There has been a lot of work in the past decade on quantifying animal movement and behavior. For the past 3 years, computer vision researchers have gathered together to review progress in this endeavor. This is the CV4Animals workshop.
I was excited to attend the CV4Animals 2021 workshop two years ago and I’m excited once again to attend CV4Animals 2023, this time in person for the first time.
It is much nicer to talk to people in person at posters and catch up with talk presenters afterwards. However, walking back and forth across the conference center multiple times to catch the talks then posters several times was quite taxing. I was impressed that so many people stayed for the workshop despite this journey.
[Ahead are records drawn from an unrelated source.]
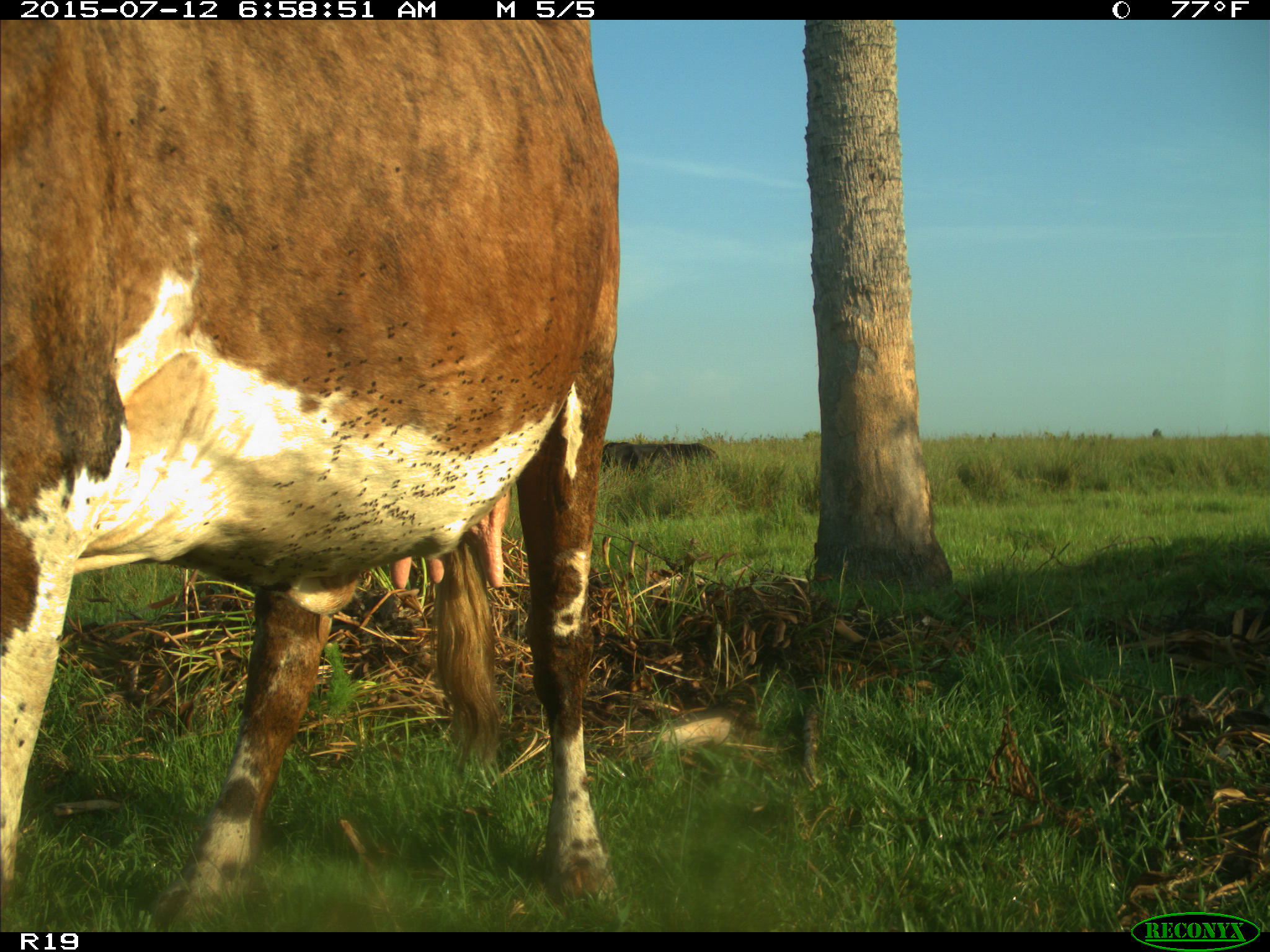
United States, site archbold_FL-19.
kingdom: Animalia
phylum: Chordata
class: Mammalia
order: Artiodactyla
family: Bovidae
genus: Bos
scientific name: Bos taurus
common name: domestic cow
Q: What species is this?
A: Bos taurus (domestic cow).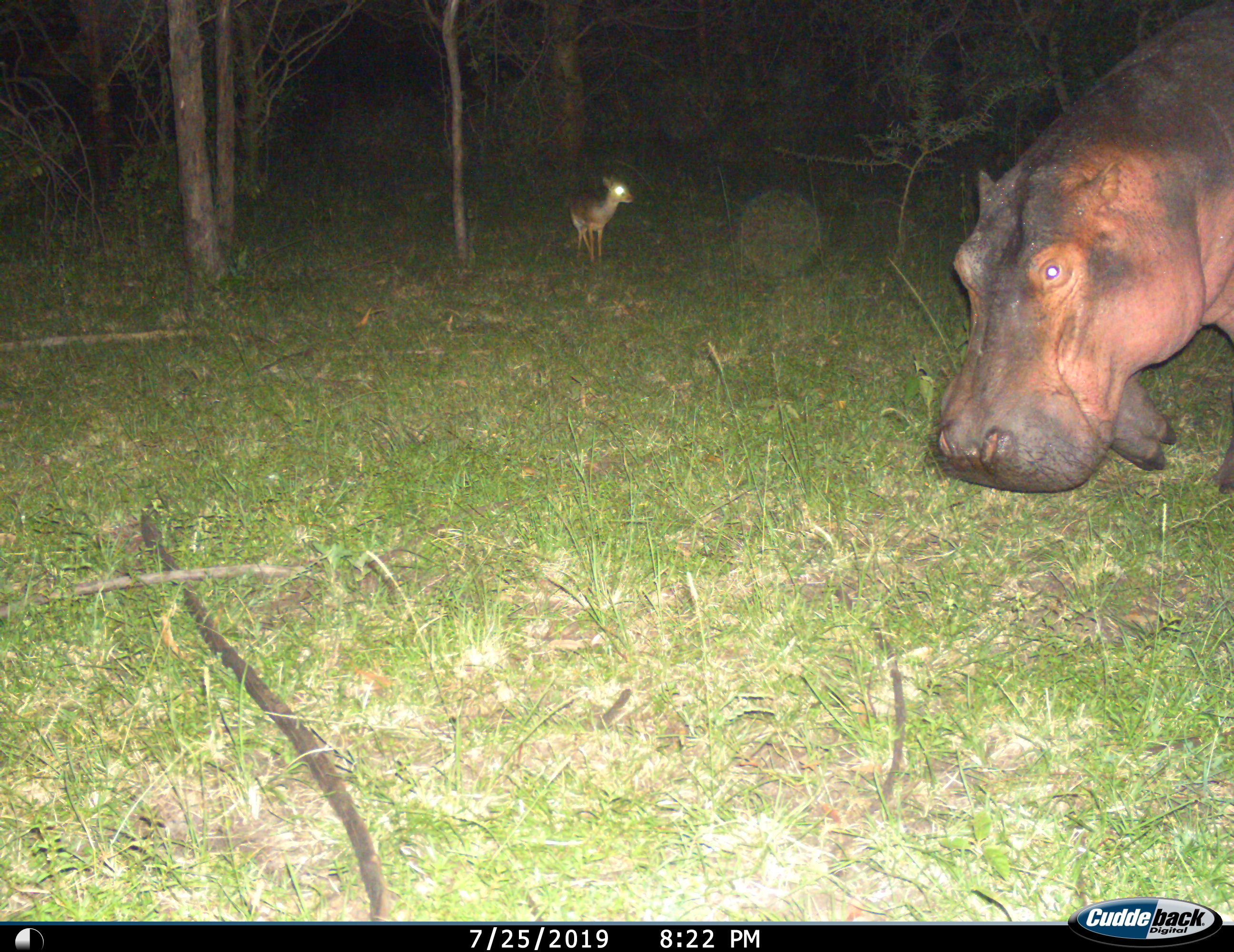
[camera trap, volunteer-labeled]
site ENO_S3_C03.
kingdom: Animalia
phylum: Chordata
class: Mammalia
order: Artiodactyla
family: Bovidae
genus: Madoqua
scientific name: Madoqua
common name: dik-dik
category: dikdik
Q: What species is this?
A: Dikdik (dik-dik) (Madoqua).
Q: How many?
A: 1.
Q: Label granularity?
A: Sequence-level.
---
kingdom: Animalia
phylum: Chordata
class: Mammalia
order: Artiodactyla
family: Hippopotamidae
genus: Hippopotamus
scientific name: Hippopotamus amphibius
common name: hippopotamus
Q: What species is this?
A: Hippopotamus (Hippopotamus amphibius).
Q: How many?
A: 1.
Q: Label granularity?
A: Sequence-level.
Such is dedication of animal vision scientists!
The workshop itself feels bigger and with more diverse computer vision problems and animals compared to 2021. While drafting this post, I realized I was covering much more work and themes than for my 2021 post. I wonder if I will have to cut down more dramatically for CV4Animals 2025.
So anyway, here are the themes I saw in the featured talks and in the poster session.
Vision in the wild
By far the biggest emphasis in the main sequence of talks was applying computer vision to images or videos of animals in the wild. Three of the keynote talks fell in this theme. Tanya Berger-Wolf (and her student Mohannad Elhamod) talked about network to map from images to a latent space that could be matched to known biological structures such as phylogeny.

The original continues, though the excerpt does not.